At the 7th ‘s Tac HQ which served as a control post with Lt Roberts o/i/c and wireless operators Sprs Turp and Tomlinson, there was uncertainty and doubt as to what was happening to the bridging lorries only a few of which had passed the post. Unknown at the time was the fact that Dvr Butcher the wireless operator at the bridge lorry park was wounded early on and was offset and out of contact with L/Sgt Lambert who was responsible for calling up lorries as they required. Spr/Dvr J Smith drove his 15cwt truck loaded with small stores to within a few hundred yards of the site, he went on foot to the river bank to make his swim across the river to fix a cable but was wounded and evacuated. One more effort to commence work on the site was made, numbers checked, working parties were reorganised, recce parties set out. Finally, at dawn, the CRE ordered the OC to withdraw the party to Company HQ and vehicles to their parks. The enemy must have been listening in, for as the movement got underway with Sections in single file well spaced out, the stonking was stepped up ‘Moaning Minnies’ were added to the shellfire. L/Sgt Lambert drove an abandoned bridge lorry to the vehicle park, and L/Sgt Vincent whilst driving Spr/Dvr Smith’s 15cwt back to its park was badly wounded in the arm and eventually evacuated to the UK.
At HQ, Platoon strength’s and names of casualties were reported - Sprs Moore and Herbert were missing from 2 Pl. Then followed breakfast, a good wash, shave and clean up, checking weapons, kit, and Bailey tools, collecting up the kits of the casualties kept everyone busy, after which it was foxhole time to rest as the guns maintained a continuous roar. The 7th were back where they had started with little or nothing to show accept losses, and it was now that the experience of all ranks some of whom had trodden the path of the 7th via Dunkirk and many others in North Africa, was a boon, lifting those if needed in their first battle. One thing everyone appreciated was that a bridge must be built to support the infantry holding across the Rapido. Spr T Appleby, known as ‘Doc’ was killed, and L/Cpl Morris had a lucky escape when a bullet passed through his steel helmet parting his hair.
A summary of the situation on the Divisional front was that the ‘59’ and ‘225’ had fared no better than ‘7’ in their bridging efforts. 28 Bde had had a severe mauling, with an all ranks strength of 250 combined of 2 Kings and 2 SLI across the ‘Rapido’, and as soon as the mist lifted they were subjected to heavy small arms and a continuous cascade of fire from guns and mortars. By midday, the only way of crossing the ‘Rapido was to swim or use an abandoned cable found by the CO of 2 SLI. Some of the wounded were evacuated this way. Almost all of the assault boats had been sunk. The enemy had not lost one position. It was a very bleak picture on 28 Bde front.
In 10 Bde sector, the 1/6 E Surreys were firmly holding their objective, Point 36 the right of ‘Amazon’ bridge site. The 2nd Bedfords on their left were on or near Queen Street the western lateral road. Their location was to the right front of Amazon. ‘D’ Coy, 2 DCLI held a small bridgehead of their own in no depth in front of the enemy stronghold ‘Square Wood’ to the left of the Amazon site, and ‘A’ Coy HQ with 10 & 11 Pls of 2 DCLI had crossed the Rapido but were unable to link up with ’D’ Coy. The Bde had few if any boats left.
══════════
Job = Name every man whom the Rapido account describes as wounded. The material that follows is not needed for this work.

Listed records =
══════════
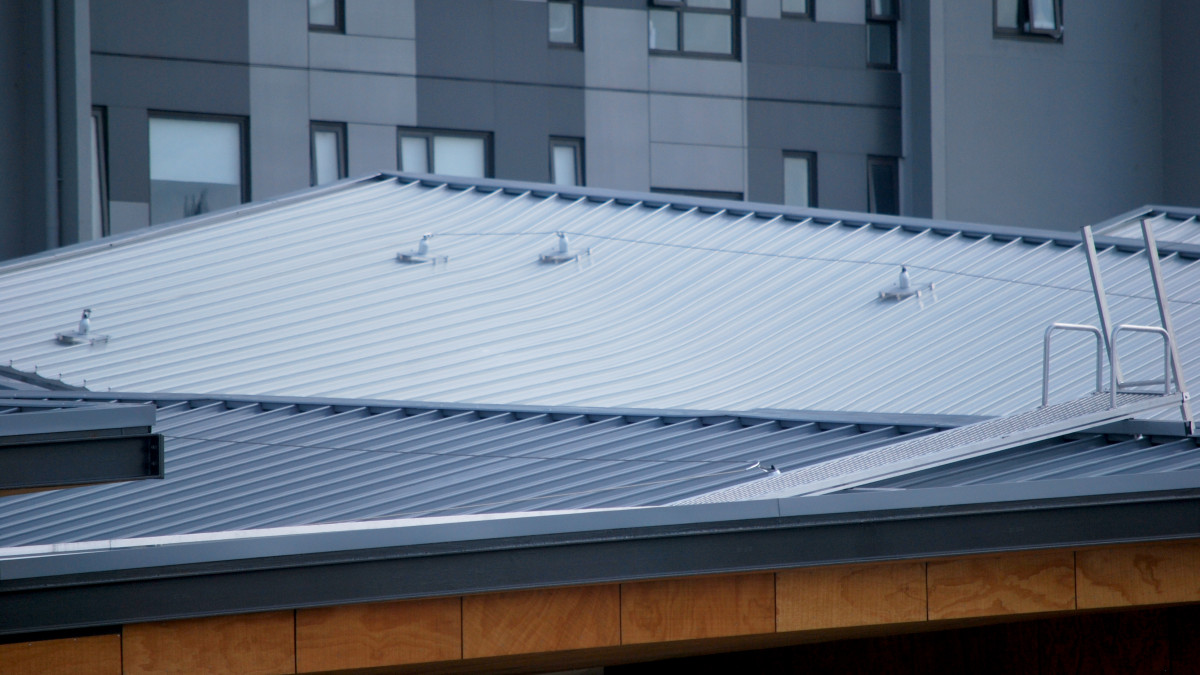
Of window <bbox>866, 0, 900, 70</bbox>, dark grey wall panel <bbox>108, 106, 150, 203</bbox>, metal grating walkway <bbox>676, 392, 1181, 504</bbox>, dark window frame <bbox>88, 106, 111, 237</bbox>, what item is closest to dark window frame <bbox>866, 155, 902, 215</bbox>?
window <bbox>866, 0, 900, 70</bbox>

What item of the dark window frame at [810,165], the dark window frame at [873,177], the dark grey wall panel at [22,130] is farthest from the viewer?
the dark window frame at [873,177]

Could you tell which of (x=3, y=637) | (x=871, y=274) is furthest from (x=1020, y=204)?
(x=3, y=637)

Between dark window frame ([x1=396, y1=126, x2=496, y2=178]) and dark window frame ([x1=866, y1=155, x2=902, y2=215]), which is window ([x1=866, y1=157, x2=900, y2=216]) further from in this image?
dark window frame ([x1=396, y1=126, x2=496, y2=178])

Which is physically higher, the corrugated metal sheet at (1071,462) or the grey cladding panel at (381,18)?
the grey cladding panel at (381,18)

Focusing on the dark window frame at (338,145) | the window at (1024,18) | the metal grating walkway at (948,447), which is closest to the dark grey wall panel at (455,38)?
the dark window frame at (338,145)

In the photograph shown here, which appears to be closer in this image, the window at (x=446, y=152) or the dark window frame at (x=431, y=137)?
the dark window frame at (x=431, y=137)

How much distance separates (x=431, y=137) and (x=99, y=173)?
566 centimetres

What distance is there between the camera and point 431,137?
2508 centimetres

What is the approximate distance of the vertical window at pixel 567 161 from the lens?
2597cm

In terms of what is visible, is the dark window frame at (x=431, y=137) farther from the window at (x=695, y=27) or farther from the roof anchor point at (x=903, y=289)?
the roof anchor point at (x=903, y=289)

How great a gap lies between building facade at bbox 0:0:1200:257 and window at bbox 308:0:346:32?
0.11 feet

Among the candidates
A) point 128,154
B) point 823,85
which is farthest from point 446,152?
point 823,85

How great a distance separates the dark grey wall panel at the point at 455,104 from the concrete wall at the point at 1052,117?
9.08 meters

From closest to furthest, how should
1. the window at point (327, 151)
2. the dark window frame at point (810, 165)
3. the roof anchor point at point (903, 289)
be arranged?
the roof anchor point at point (903, 289) → the window at point (327, 151) → the dark window frame at point (810, 165)
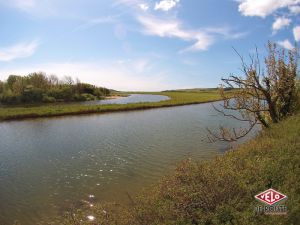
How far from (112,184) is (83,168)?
3.32 metres

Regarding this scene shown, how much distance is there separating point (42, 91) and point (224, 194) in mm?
76233

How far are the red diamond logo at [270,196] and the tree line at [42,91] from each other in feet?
237

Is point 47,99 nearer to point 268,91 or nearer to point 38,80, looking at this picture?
point 38,80

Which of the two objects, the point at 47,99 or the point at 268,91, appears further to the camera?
the point at 47,99

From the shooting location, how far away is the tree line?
240 feet

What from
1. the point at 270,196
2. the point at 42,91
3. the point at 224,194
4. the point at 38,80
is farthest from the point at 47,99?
the point at 270,196

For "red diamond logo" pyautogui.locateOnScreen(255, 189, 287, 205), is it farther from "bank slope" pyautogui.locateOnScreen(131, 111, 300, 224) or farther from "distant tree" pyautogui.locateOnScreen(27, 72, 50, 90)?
"distant tree" pyautogui.locateOnScreen(27, 72, 50, 90)

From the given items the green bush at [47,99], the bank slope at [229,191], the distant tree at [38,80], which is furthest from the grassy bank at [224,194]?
the distant tree at [38,80]

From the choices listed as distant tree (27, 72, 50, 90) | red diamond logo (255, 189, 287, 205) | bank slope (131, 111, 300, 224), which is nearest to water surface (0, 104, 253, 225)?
bank slope (131, 111, 300, 224)

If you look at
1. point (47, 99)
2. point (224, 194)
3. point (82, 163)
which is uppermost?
point (47, 99)

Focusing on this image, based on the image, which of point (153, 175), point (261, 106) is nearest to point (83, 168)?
point (153, 175)

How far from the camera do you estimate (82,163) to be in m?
16.9

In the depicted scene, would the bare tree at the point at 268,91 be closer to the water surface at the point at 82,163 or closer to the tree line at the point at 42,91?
the water surface at the point at 82,163

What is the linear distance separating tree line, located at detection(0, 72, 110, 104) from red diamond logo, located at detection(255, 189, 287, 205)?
7231cm
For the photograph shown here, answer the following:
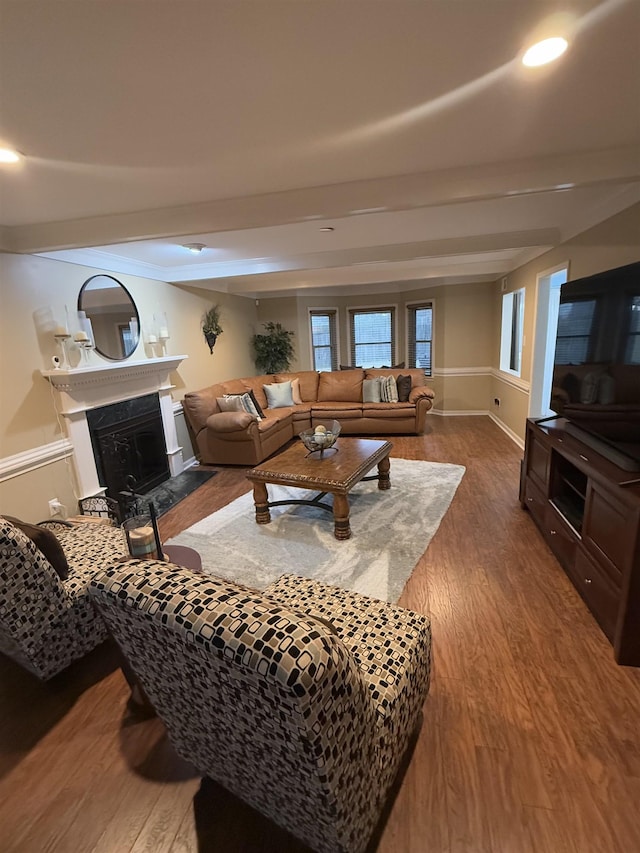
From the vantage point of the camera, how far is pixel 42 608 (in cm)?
156

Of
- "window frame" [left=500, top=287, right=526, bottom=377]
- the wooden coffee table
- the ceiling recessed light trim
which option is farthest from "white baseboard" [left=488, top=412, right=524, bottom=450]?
the ceiling recessed light trim

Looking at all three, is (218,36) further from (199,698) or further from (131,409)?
(131,409)

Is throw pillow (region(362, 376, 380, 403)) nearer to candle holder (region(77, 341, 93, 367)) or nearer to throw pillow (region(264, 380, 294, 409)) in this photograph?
throw pillow (region(264, 380, 294, 409))

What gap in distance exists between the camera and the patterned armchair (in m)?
0.72

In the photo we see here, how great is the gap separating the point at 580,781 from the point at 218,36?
268cm

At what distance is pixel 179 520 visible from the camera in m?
3.37

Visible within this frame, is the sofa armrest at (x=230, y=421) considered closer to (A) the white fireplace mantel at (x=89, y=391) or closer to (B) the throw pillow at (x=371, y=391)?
(A) the white fireplace mantel at (x=89, y=391)

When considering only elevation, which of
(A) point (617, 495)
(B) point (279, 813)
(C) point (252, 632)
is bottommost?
(B) point (279, 813)

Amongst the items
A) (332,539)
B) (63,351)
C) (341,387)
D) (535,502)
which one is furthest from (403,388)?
(63,351)

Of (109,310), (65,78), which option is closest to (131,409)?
(109,310)

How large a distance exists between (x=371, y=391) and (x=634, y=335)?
13.2 ft

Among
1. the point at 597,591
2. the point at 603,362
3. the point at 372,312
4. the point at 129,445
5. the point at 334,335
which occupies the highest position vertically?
the point at 372,312

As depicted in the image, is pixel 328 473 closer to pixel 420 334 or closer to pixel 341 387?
pixel 341 387

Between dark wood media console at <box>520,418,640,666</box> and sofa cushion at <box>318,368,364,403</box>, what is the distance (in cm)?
350
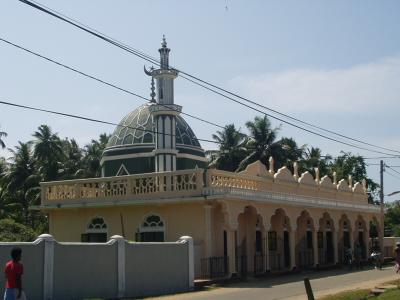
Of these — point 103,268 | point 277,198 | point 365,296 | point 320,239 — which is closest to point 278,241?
point 277,198

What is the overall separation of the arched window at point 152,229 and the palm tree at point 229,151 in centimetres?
2661

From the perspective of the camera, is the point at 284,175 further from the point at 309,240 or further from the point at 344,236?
the point at 344,236

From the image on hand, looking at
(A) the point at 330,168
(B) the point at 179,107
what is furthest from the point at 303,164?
(B) the point at 179,107

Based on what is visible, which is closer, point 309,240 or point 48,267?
point 48,267

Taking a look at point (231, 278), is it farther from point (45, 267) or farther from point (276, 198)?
point (45, 267)

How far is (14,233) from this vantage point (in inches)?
1200

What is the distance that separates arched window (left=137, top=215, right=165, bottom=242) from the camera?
78.0ft

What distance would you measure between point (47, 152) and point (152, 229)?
27.7 meters

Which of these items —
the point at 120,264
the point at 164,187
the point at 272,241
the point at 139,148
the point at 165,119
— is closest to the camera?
the point at 120,264

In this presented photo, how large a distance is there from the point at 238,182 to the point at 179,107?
11.4 meters

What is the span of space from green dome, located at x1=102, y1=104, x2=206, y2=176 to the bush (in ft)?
23.8

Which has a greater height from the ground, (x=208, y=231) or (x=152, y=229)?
(x=152, y=229)

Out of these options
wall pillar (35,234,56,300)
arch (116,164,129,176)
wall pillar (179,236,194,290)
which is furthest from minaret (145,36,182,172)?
wall pillar (35,234,56,300)

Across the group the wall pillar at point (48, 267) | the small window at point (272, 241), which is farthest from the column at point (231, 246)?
the wall pillar at point (48, 267)
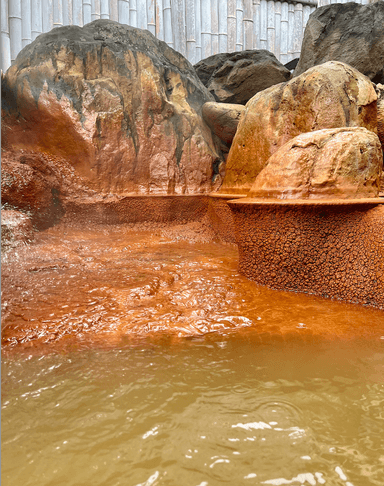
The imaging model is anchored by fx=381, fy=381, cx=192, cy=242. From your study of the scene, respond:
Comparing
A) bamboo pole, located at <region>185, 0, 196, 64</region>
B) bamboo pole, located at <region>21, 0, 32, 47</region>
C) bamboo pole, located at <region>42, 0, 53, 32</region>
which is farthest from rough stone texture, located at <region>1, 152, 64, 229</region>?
bamboo pole, located at <region>185, 0, 196, 64</region>

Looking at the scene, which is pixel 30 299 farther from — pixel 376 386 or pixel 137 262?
pixel 376 386

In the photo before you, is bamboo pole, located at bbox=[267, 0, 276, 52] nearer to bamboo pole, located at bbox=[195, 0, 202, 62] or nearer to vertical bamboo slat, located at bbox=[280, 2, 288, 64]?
vertical bamboo slat, located at bbox=[280, 2, 288, 64]

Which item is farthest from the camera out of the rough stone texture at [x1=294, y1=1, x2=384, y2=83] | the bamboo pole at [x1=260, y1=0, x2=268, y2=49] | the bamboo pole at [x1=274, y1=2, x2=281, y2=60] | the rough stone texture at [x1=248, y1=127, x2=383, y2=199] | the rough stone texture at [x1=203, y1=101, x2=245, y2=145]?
══════════
Exercise response = Dvr Butcher, Spr/Dvr J Smith, L/Sgt Vincent